Crust: 1 3/4 c. graham cracker crumbs (about 13 crackers) 1/4 c. light brown sugar, packed 1/2 c. butter, melted
Filling: 2 8-oz. packages cream cheese, softened 10-oz. Wisconsin Brie Cheeseor Les Frères cheese, rind removed and softened 1 c. sugar Seeds from 1 vanilla bean 3 eggs 3/4 c. heavy whipping cream
Crust: Preheat oven to 300° F. Wrap foil around and under removable bottom of 10-inch springform pan. Replace outside ring, unwrap under foil and bring snuggly up around outside sides of pan. In small bowl, mix graham cracker crumbs, brown sugar and butter; press evenly into bottom and up sides of pan. Set in baking pan; set aside.

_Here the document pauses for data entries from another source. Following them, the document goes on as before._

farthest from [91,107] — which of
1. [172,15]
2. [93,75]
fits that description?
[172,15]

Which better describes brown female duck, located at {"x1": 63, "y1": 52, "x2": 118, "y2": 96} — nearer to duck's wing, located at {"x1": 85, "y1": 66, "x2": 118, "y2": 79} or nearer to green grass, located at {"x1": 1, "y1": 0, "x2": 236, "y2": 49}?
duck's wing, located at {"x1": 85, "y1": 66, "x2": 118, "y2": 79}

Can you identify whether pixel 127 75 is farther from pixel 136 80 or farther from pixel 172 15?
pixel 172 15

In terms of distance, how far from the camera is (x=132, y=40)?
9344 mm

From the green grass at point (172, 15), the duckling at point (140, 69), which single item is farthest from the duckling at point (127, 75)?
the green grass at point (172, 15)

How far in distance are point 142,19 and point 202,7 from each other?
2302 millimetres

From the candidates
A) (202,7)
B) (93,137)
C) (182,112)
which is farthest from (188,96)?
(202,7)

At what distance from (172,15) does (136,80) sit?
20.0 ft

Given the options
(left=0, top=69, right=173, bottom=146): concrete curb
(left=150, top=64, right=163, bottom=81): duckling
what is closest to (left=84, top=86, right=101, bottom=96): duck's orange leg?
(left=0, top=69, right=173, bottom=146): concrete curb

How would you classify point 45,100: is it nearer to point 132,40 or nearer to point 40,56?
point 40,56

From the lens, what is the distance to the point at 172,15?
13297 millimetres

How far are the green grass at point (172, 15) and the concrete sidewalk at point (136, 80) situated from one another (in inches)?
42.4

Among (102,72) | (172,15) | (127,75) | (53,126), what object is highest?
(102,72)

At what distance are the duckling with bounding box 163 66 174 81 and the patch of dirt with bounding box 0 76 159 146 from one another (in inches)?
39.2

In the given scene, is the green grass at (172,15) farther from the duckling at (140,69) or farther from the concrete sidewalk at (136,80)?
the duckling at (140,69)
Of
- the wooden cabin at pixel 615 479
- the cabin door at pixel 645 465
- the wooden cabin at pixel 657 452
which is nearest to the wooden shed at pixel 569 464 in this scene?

Filling: Meanwhile, in a large mixing bowl of electric mixer, cream together cream cheese, Brie, sugar and vanilla bean seeds. Add eggs one at a time, mixing until batter is smooth. Add cream on low speed; mix well. Pour batter over crust in pan. Place prepared pan in oven, and pour boiling water into outer baking pan, around cheesecake, to a depth of 1/2-inch. Bake 65 to 75 minutes or until cheesecake is golden on top. Remove cheesecake from water bath. Place on cooling rack; cool 1 hour. Cover loosely and refrigerate at least 4 hours or until thoroughly chilled. To serve, run knife around outside edge of cheesecake; remove outside ring.